Sono senza dubbio da attribuirsi a Isaia i vv. 7-20, che trattano della vendetta divina provocata dalla superbia del popolo e messa in atto dagli Aramei e dai Filistei (vv. 7-11), rimproverano il popolo perché persiste senza pentirsi nell'errore (vv. 12-16) e descrivono il caos e la guerra civile (vv. 17-20). Questo passo con la sua continuazione in 10,1-4 può essere associato a 5,25-30.

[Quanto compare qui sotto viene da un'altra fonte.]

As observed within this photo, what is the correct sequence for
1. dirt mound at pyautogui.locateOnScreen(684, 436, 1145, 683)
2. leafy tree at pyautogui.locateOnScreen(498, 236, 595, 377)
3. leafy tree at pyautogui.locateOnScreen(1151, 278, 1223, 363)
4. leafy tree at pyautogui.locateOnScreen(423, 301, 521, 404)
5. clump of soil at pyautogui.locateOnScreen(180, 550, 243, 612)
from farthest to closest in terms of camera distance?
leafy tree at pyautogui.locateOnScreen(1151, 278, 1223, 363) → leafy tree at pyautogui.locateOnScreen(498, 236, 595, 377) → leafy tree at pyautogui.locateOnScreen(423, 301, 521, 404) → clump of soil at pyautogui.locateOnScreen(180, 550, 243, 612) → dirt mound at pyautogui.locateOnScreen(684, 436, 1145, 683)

Tutto il capitolo è da considerarsi autentico; i vv. 5-15 trattano del declino dell'Assiria, mentre i vv. 16-23 sviluppano il tema, più volte accennato, del «resto» [שאר] di Israele (anche se alcuni studiosi sono propensi a scorgere nei vv. 16-20 una continuazione del precedente argomento). Del «resto» [שאר] risparmiato dalla spada degli invasori aveva già parlato il profeta Amos (Am 3,12; 5,15; 9,8-10); l'argomento sarà poi ripreso in termini più o meno espliciti da altri profeti. È indubbio tuttavia che il tema del «resto» [שאר] ha il suo massimo sviluppo nell'opera di Isaia (4,2-3; 6,13; 7,3; 28,5-6; 37,31-34) che ne descrive le vicende in questo modo: esso rimarrà a Gerusalemme, sarà purificato, resterà fedele a Dio e diventarà una nazione forte. Tuttavia dopo la caduta di Gerusalemme altri profeti collocano il «resto» [שאר] tra i deportati, identificandolo con un gruppo che si convertirà durante l'eslio e che Dio radunerà dopo la restaurzione messianica (Ez 6,8-10; 12-16; Ger 31,7; 50,20); dopo il ritorno dall'esilio il «resto» [שאר], ancora infedele, doveva essere di nuovo decimato e purificato (Zc 1,3; 8,11; Ag 1,12). Si noti che le nazioni dei gentili non avranno alcun «resto» [שאר] (Is 13,20; Ez 21,37).
L'oracolo dei vv. 24-27a ha per argomento la fine dell'Assiria; nei vv. 27b-34 è invece dscritta la marcia di un esercito invasore contro Gerusalemme, rappresentazione poetica dell'invasione di Sennacherib [morto nel 681 a.C.]; lo stesso argomento è trattato in prosa nei cc. 36-37, probabilmente spuri. La marcia trionfale è comunque interrotta da Y, che abbatte rami e cime (esercito e capi) e devasta lo stesso Libano (l'Assiria).
La formula introduttiva (vv. 1 e 4) presenta queste composizioni come canti di lode; la loro autenticità è assai dubbia.
Ha inizio con il c. 13 una serie di oracoli contro le nazioni che si trovano in rapporti politici o militari con il regno di Giuda, serie che prosegue fino al c. 23.